A nurse who is interested in burn care might consider enrolling in a 2-year Master of Science in Nursing degree program with a specialization in acute care, trauma, and emergency nursing. Master's degree programs like this often incorporate classroom lectures, laboratory experiences, independent research, and clinical rotations. Such a program can prepare students to become either clinical nurse specialists or acute care nurse practitioners and can prepare graduates to receive specialty certification from the American Nurses Credentialing Center. A Master of Science degree can be earned in two years or less. Only registered nurses with an undergraduate degree in nursing and professional nursing experience can apply.
Master's Degree in Acute Care, Trauma, and Emergency Nursing
Courses included in a master's degree program in emergency and trauma nursing build upon previously-gained nursing experience and provide advanced insight into specialty nursing roles. Students learn about advanced acute care management, diagnosis and treatment of critical health situations, advanced patient assessment, and clinical pharmacology. Some specific courses include:
- Advanced pathophysiology
- Acute health assessment
- Assessment of the critically ill and injured
- Research in advanced practice nursing
- Diagnosis and management of acute care problems
- Clinical management of acute care
Employment Outlook and Salary Info
Clinical nurse specialists and advanced practice nurses who have specialized in trauma and emergency care nursing can gain employment in critical care or burn units of several types of clinical facilities. While the U.S. Bureau of Labor Statistics doesn't provide information on burn nurse specialists, the bureau did project that employment for all nurses would grow by 12% from 2018-2028. Additionally, the bureau stated that nurse practitioners, including clinical nurse specialists, will be in high demand. The median annual salary for nurse practitioners was $107,030 in May 2018.
The American Nurses Credentialing Center offers several certification options for nurses who have completed a master's degree program and are interested in focusing on acute care and burn nursing. Individuals can become certified Acute Care Nurse Practitioners or Adult Health Clinical Nurse Specialists. The American Burn Association also offers an Advanced Burn Life Support course for medical professionals who are interested in working in burn units.
Practicing nurses who wish to work in burn care can either gain on-the-job training or pursue a master of science degree in nursing with a specialization in acute care to become specialists.

_ACTION ITEM_
Please answer these questions using the burn nursing text:
1. Who may apply to the Master of Science degree program it describes?
2. By what percentage did the U.S. Bureau of Labor Statistics project employment for all nurses to grow from 2018-2028?
3. What course does the American Burn Association offer?

Collected data:
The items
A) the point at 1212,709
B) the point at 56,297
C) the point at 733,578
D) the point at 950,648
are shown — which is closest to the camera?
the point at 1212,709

_EXERCISE OUTPUT_
1. Only registered nurses with an undergraduate degree in nursing and professional nursing experience.
2. 12%.
3. An Advanced Burn Life Support course.